* HOW TO COMPLETE THIS TASK *
Could you give the listing again exactly, without its pictures?

* DATA BELOW *
········
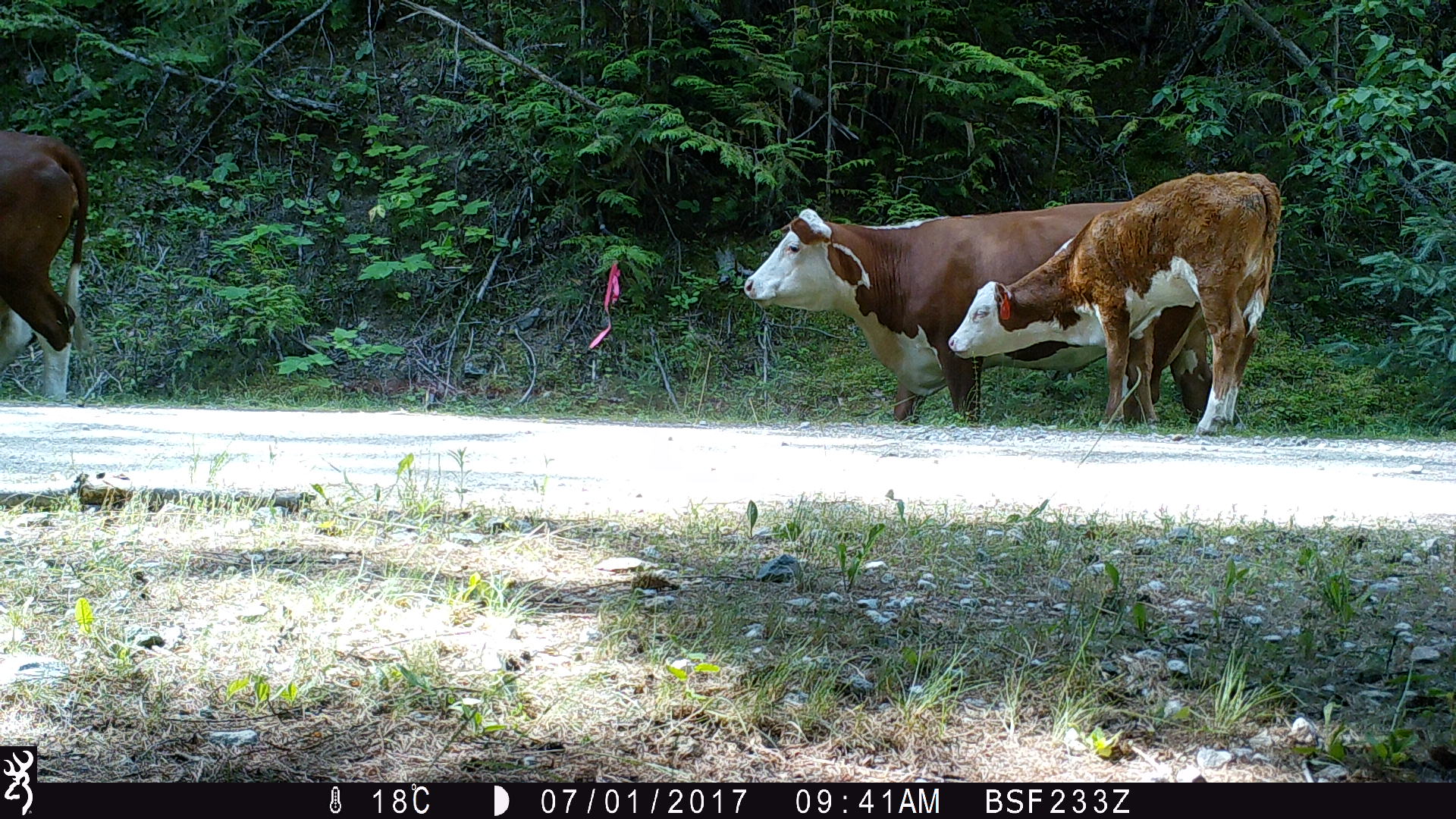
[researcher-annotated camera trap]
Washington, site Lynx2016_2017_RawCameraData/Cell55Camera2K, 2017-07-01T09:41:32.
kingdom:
········
* RESPONSE *
[researcher-annotated camera trap]
Washington, site Lynx2016_2017_RawCameraData/Cell55Camera2K, 2017-07-01T09:41:32.
kingdom:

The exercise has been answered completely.